La vie à bord est en effet un peu austère : la mer, d’abord, aura été pour nous pendant cette traversée de l’Atlantique un peu ‘toujours la même’ ! Infinie, plate, déserte, chaude, ventée, elle est labourée avec persévérance par notre cargo. Et à part quelques poissons volants miroitants quelques secondes de vagues en vagues – mais notre pont est à 40 mètres au-dessus de la mer ! ‑, et quelques jolis couchers de soleil, il ne s’y passe rien, on n’y croise que rarement d’autres navires, et on ne se tient pas sur le pont de façon confortable. Eh non ! Pas de tempête, pas de Sargasses, pas de plancton scintillant la nuit…. Ensuite, rupture totale avec notre environnement habituel : pas d’emails, pas de news, d’actualités internationales, de la famille, des copains… l’équipage ne communique AUCUNE nouvelle d’aucune sorte, ni sur la marche du bateau, ni sur les évènements du monde ; et ce, dans un bruit de fond constant, de machines et de ventilations : nous sommes dans un univers de TRAVAIL ; le rêve de l’équipage, c’est que nous soyons aussi discret que l’un des containers sur le pont, là-bas ; nous avions été prévenus ; vous l’êtes maintenant vous aussi ! Il s’agit vraiment d’une RUPTURE totale !

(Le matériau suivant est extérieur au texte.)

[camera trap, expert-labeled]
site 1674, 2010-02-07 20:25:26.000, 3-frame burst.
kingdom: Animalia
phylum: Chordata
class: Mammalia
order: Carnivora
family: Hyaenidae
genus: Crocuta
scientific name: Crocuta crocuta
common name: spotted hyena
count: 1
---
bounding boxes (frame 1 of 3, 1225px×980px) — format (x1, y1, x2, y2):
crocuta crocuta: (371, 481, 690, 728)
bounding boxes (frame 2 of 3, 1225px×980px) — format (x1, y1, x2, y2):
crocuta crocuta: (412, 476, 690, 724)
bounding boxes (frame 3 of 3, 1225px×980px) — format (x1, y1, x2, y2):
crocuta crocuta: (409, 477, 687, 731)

Et c’est là que l’expérience devient passionnante : nous disposons chaque jour, dans une tranquillité absolue, doucement bercés par le léger roulis et le bruit de fond du cargo, d’une richesse en voie d’épuisement rapide, nous disposons de TEMPS ! Quel luxe ! Aucun risque d’être dérangés ! Du temps pour lire une partie de tous ces livres dont on nous a parlé, chargés sur nos tablettes de lecture. Du temps pour voir quelques uns de ces films que l’on n’a toujours pas vus, et qui entre temps, bien sûr, ne sont plus à l’affiche ‑un ou deux par jour, pendant deux ou trois semaines, cela ne va pas encore bien loin ! Du temps pour apprendre et perfectionner notre espagnol. Du temps pour dessiner et peindre à l’aquarelle. Du temps pour écrire. Du temps pour faire du rangement dans les photos de nos ordinateurs. Du temps pour connaître nos voisins de cabine. Avec malgré tout une petite réserve : en général, quand on ‘travaille’ à écrire un texte, lire un livre ou voir un film, on est vite et souvent à chercher quelque chose sur Google pour vérifier un contexte, une information, un mot… Là, pas le moindre Internet, il faut ruser avec ce qu’on a sous la main ! J’ai par exemple fini par trouver à quoi correspondent les ‘tropiques’ (du Cancer, du Capricorne), ces curieux parallèles, dans le dictionnaire espagnol intégré à mon Kindle quand je lis dans le texte ‘Aleph’, de Borges.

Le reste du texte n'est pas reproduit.